Shu
Huang
a and
Jacqueline M.
Cole
*ab
aCavendish Laboratory, Department of Physics, University of Cambridge, J. J. Thomson Avenue, Cambridge CB3 0HE, UK. E-mail: jmc61@cam.ac.uk
bISIS Neutron and Muon Source, Rutherford Appleton Laboratory, Harwell Science and Innovation Campus, Didcot, Oxfordshire OX11 0QX, UK
First published on 23rd September 2022
Due to the massive growth of scientific publications, literature mining is becoming increasingly popular for researchers to thoroughly explore scientific text and extract such data to create new databases or augment existing databases. Efforts in literature-mining software design and implementation have improved text-mining productivity, but most of the toolkits that mine text are based on traditional machine-learning-algorithms which hinder the performance of downstream text-mining tasks. Natural-language processing (NLP) and text-mining technologies have seen a rapid development since the release of transformer models, such as bidirectional encoder representations from transformers (BERT). Upgrading rule-based or machine-learning-based literature-mining toolkits by embedding transformer models into the software is therefore likely to improve their text-mining performance. To this end, we release a Python-based literature-mining toolkit for the field of battery materials, BatteryDataExtractor, which involves the embedding of BatteryBERT models in its automated data-extraction pipeline.

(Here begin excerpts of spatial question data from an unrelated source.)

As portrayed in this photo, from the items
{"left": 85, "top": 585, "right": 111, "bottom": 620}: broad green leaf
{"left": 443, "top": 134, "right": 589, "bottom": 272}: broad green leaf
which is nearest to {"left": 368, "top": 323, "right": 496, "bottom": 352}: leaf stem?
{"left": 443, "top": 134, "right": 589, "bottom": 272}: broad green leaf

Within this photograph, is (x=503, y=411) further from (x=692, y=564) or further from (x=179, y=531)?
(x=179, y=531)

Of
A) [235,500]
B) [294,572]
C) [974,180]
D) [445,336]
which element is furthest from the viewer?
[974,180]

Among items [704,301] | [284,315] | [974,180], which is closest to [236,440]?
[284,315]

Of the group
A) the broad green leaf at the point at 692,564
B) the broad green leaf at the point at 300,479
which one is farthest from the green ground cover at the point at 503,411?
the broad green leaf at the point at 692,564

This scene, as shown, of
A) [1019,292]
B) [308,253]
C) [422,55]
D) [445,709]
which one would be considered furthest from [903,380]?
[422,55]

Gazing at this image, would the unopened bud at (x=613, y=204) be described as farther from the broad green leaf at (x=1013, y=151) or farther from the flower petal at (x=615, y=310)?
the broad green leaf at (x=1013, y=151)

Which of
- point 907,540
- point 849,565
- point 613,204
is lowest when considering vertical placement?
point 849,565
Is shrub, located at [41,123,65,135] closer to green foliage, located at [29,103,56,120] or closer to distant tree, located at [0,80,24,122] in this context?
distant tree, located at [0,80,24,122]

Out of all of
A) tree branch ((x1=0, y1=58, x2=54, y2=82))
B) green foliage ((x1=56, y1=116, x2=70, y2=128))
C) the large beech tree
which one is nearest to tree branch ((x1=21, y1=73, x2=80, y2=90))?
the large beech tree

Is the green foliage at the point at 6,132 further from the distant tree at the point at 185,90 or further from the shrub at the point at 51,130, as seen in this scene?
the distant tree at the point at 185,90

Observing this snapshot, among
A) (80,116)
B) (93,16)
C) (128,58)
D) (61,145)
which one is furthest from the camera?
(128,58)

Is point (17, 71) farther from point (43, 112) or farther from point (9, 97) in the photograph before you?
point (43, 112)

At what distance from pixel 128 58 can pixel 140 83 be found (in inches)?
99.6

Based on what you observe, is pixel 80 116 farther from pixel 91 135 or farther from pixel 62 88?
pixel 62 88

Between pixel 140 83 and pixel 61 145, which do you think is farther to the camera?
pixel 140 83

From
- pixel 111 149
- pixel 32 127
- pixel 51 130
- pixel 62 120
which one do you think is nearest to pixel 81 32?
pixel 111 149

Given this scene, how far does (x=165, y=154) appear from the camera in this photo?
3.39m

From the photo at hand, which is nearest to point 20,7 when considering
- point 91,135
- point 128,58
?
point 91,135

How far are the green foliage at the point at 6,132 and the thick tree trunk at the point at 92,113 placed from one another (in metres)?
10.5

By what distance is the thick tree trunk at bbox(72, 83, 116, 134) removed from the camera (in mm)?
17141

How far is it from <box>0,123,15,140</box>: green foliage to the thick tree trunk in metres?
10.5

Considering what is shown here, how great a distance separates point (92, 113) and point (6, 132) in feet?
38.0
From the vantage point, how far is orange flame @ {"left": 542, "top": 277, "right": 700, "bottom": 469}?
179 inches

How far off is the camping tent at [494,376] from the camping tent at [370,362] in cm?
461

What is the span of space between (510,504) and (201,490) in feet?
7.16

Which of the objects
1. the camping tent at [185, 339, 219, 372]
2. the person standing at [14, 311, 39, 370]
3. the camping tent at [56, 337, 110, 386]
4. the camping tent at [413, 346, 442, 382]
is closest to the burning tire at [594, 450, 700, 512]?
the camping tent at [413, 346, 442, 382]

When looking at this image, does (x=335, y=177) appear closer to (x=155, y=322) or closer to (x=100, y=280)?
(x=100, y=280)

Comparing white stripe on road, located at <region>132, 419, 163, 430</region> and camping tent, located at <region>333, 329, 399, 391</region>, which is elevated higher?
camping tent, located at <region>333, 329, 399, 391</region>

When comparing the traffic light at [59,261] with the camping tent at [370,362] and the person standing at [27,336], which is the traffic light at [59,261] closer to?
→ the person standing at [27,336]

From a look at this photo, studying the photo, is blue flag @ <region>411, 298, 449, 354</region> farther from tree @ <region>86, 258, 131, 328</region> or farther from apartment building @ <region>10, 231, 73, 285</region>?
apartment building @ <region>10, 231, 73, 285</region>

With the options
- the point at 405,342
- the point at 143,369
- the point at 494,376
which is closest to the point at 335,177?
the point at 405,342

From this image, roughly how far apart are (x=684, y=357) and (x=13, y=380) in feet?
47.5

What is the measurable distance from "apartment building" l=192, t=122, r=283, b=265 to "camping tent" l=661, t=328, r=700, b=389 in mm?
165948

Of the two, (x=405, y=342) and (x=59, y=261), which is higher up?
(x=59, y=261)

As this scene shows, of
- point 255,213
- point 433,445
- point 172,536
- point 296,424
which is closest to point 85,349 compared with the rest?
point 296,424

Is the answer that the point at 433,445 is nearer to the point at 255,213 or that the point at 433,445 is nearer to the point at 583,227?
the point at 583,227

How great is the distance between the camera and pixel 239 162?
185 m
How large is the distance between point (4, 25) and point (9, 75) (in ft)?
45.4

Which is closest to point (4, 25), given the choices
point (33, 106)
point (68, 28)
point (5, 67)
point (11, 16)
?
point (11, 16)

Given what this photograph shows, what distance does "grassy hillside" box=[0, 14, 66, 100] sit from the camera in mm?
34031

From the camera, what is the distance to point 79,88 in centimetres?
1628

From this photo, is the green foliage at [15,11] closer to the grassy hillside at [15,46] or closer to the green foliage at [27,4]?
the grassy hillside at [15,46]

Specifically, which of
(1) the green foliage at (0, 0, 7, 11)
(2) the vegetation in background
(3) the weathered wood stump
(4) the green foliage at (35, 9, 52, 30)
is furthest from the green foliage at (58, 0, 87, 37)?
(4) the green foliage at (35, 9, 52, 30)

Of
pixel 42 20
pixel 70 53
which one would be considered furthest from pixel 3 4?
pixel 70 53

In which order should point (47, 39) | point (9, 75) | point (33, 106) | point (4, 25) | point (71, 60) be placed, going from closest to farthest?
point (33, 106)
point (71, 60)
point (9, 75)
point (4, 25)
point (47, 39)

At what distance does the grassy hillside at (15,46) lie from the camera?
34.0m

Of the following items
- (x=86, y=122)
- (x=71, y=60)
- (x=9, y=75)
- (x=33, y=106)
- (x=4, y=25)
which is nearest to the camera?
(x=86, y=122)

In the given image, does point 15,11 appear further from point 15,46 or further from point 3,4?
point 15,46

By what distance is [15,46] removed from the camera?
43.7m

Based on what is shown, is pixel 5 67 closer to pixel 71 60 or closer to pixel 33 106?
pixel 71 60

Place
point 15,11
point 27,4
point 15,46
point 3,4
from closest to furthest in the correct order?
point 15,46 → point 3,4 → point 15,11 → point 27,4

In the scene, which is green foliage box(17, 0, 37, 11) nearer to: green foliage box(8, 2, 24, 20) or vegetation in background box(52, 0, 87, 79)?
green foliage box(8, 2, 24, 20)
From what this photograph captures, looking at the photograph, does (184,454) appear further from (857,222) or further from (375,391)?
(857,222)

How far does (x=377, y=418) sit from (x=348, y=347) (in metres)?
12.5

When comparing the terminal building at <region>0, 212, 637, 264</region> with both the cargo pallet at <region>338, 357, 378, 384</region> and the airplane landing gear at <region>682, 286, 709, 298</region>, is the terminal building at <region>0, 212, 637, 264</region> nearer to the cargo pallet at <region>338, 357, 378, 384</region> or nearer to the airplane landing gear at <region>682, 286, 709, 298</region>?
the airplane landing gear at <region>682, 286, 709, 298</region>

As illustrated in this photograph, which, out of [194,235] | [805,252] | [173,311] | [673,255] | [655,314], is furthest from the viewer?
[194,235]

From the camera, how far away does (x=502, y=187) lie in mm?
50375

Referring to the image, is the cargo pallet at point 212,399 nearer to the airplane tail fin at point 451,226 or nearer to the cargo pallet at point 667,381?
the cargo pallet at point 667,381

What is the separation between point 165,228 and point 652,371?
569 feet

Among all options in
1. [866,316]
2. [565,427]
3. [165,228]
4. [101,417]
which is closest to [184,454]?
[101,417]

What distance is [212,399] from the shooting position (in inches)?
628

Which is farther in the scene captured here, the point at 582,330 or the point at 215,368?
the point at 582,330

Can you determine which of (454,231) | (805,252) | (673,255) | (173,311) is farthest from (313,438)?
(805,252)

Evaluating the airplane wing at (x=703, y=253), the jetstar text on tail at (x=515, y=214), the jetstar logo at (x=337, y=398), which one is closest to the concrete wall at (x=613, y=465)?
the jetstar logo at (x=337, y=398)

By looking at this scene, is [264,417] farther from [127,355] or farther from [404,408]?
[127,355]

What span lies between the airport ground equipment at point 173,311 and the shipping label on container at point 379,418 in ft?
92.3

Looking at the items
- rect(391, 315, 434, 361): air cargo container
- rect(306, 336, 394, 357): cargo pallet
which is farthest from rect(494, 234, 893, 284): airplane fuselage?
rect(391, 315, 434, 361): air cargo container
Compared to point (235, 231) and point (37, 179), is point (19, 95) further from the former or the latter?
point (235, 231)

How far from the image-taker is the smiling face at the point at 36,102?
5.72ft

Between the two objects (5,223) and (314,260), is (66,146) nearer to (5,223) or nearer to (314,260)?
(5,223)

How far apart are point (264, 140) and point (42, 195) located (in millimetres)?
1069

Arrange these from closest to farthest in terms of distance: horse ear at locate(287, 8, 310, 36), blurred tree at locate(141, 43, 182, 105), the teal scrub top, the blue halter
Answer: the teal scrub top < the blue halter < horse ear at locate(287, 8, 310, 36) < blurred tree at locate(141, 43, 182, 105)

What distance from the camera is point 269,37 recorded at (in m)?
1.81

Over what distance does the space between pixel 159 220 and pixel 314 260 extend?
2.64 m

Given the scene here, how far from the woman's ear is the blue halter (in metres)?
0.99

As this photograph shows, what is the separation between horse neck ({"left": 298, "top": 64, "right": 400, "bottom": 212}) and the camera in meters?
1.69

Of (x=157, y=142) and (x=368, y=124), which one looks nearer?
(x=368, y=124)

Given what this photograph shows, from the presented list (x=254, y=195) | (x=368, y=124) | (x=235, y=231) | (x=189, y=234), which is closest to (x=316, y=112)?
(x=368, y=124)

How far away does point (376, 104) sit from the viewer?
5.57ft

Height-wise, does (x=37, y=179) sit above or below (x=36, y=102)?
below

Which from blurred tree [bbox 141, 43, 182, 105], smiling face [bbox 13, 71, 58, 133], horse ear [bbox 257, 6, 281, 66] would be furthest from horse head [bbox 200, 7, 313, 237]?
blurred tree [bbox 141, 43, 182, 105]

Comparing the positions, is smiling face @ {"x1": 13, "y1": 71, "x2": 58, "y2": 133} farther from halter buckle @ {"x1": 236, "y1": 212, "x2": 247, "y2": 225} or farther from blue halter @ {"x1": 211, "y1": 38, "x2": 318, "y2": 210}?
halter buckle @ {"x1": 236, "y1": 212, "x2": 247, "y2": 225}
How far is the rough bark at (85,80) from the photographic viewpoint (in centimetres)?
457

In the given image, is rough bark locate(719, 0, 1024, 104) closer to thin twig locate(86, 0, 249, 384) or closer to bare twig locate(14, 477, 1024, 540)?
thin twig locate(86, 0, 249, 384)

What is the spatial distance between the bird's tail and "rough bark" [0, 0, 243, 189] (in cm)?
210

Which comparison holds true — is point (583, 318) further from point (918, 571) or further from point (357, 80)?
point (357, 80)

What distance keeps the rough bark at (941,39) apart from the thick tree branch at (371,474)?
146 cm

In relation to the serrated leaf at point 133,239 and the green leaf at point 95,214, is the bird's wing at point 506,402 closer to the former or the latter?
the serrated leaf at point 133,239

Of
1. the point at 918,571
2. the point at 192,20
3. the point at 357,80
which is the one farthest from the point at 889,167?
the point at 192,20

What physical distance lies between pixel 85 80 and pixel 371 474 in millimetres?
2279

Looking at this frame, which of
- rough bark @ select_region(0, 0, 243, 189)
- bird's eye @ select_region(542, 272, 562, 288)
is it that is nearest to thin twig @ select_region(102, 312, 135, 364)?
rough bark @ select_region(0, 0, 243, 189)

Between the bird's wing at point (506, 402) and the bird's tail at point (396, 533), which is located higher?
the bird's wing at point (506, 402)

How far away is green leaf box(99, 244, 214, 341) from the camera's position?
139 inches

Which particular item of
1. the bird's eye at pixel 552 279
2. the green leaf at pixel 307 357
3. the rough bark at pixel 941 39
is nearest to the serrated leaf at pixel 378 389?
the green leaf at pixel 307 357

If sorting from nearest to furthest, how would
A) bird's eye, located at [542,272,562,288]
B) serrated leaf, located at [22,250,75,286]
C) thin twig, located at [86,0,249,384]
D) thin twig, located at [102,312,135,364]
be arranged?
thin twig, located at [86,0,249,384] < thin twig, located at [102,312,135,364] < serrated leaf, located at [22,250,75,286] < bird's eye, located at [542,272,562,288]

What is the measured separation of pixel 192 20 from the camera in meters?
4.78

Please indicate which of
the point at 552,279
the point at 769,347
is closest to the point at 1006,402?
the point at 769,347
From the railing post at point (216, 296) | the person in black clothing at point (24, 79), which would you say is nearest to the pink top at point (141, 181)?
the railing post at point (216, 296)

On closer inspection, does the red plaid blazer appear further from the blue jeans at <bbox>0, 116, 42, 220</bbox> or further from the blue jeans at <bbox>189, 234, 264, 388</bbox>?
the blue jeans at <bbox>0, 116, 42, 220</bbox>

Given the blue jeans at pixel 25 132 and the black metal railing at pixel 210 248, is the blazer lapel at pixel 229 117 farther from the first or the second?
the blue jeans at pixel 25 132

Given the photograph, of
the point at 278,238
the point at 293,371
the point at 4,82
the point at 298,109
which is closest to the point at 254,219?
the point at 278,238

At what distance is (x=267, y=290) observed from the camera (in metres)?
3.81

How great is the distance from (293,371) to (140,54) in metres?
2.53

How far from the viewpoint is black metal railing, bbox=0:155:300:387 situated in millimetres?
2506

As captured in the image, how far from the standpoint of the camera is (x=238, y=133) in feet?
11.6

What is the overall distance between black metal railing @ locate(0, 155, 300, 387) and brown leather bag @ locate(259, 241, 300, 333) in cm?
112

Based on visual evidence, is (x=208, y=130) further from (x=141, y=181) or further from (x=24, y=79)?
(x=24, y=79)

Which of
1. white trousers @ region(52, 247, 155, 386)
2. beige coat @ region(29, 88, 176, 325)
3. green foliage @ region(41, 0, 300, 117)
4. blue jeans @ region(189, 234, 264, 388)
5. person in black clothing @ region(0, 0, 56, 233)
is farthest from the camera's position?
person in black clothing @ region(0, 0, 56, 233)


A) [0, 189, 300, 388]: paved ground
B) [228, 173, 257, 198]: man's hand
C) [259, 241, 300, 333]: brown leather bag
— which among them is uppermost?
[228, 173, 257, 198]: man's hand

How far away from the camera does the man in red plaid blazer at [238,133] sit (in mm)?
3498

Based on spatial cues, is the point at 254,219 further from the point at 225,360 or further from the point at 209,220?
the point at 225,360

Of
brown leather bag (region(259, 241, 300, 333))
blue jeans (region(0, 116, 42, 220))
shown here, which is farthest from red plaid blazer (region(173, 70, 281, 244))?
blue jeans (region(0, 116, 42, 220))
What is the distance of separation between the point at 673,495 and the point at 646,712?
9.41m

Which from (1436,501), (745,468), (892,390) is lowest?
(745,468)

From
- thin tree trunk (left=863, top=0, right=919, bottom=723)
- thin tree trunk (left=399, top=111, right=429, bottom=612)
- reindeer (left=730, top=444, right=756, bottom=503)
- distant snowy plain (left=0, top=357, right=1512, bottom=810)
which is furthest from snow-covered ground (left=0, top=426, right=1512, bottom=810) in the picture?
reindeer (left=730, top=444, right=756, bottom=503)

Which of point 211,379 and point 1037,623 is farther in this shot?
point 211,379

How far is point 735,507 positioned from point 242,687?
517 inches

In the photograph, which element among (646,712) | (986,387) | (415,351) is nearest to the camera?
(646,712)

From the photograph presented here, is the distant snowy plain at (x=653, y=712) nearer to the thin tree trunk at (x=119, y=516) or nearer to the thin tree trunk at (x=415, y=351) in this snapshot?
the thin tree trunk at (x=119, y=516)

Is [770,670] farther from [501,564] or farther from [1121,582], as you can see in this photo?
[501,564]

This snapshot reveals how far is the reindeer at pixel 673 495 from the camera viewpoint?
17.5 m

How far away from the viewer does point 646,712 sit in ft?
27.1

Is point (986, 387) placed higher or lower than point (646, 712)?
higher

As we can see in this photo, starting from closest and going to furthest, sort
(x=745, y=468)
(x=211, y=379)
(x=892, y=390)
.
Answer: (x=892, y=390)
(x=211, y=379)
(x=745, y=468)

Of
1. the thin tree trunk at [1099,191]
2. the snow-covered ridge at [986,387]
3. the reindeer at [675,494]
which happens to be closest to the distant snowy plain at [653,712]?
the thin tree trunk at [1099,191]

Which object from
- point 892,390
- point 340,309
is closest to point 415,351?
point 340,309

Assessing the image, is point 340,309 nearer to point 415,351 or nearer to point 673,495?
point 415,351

This pipeline employs BERT models for token-classification tasks, such as abbreviation detection, part-of-speech tagging, and chemical-named-entity recognition, as well as new double-turn question-answering data-extraction models for auto-generating repositories of inter-related material and property data as well as general information. We demonstrate that BatteryDataExtractor exhibits state-of-the-art performance on the evaluation data sets for both token classification and automated data extraction. To aid the use of BatteryDataExtractor, its code is provided as open-source software, with associated documentation to serve as a user guide.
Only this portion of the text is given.